Internal exposure, though invisible, is life-threatening and dangerous. This danger still persists in Rongelap and the Marshall Islands. A report of the US National Cancer Institute has estimated that more and more Marshallese people will develop cancers. In addition to fallout from nuclear testing which covered the earth, nuclear plant accidents took place in Three Mile Islands, Chernobyl and Fukushima, inflicting severe damage and contamination on local people and the world over. When I see an increase of cancer patients, I suspect that radiation effects may be one of the causes of this situation.
It was reported that the total amount of radiation released into the ocean since the accident of the Fukushima Daiichi nuclear power plant amounts to 27,000 trillion Bq as of September last year.

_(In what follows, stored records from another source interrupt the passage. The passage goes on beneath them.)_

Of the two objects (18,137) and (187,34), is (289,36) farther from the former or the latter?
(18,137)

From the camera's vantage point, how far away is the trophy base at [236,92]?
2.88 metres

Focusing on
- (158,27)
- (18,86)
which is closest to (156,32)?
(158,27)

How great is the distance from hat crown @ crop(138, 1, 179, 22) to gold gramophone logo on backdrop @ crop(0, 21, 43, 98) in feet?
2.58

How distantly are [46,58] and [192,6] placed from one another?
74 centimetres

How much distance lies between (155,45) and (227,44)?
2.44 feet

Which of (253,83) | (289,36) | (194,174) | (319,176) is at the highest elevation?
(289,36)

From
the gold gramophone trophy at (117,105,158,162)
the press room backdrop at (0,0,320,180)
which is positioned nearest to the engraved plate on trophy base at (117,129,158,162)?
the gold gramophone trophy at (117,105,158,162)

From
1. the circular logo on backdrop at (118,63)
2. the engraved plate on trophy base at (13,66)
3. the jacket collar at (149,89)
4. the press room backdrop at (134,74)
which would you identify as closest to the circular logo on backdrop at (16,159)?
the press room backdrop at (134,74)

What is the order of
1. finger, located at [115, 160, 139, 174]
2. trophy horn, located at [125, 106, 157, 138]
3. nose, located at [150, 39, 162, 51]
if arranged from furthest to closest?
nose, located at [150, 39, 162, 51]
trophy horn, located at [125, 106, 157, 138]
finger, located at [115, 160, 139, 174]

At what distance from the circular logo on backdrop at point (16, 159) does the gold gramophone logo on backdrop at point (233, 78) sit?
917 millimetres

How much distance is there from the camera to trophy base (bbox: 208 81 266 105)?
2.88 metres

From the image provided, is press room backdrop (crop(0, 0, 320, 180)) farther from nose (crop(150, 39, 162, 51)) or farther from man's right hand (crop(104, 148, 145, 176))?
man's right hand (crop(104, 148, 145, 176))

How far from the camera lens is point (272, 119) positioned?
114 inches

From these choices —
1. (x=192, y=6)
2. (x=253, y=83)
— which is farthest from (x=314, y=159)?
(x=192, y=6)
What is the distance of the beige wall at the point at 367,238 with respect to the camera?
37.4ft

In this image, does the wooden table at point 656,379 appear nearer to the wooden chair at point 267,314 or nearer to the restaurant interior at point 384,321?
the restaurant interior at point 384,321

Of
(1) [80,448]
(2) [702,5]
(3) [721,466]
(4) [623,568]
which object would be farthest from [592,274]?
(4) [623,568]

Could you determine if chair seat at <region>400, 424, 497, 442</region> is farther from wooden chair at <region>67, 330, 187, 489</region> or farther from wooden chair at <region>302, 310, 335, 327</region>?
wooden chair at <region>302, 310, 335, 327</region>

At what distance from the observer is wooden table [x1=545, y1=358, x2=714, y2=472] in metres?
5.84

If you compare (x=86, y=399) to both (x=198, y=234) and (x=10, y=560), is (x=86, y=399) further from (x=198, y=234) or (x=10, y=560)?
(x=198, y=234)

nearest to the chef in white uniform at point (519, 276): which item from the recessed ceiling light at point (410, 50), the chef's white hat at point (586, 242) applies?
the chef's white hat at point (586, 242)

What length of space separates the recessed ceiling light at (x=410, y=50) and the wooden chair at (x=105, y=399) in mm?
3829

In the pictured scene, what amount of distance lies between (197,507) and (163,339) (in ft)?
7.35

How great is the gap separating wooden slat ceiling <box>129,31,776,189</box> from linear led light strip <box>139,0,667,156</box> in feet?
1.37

I hear that even now, 400 tons of contaminated groundwater is flowing into the ocean. The Bikini test contaminated the ocean, and the same thing is happening now. As a former fisherman, I am concerned about radiation effects on the marine life near Japan and in the Pacific. Both the Marshall Islands and Japan are ocean nations. We must keep our ocean clean and safe.
Ten years ago, together with John Anjain, late Rongelap mayor, I visited his home island Rongelap. John told me a lot about the old days on the island. I especially remember the story about his son, Lekoj. I felt his deep sorrow as a father to lose a 19-year-old son, who used to be as strong and happy as anyone else. Sadly, his death was followed by many more deaths and sufferings. The United States should reveal all the facts on the damage and effects of nuclear testing and take responsibility for them. I will continue to call on the US to fulfill its responsibility to the end. Just one month and a half since that time, I was informed of his death. He died of cancer. My heart broke at the news.
Many of the people in the Marshall Islands greatly suffered from nuclear arms race, which was carried on for producing powerful weapons to fight. I call on the leaders of nuclear weapon states to reflect on their folly. Give justice to the victims. Those responsible for nuclear damage must make compensation to them. I firmly oppose both nuclear weapons and nuclear power.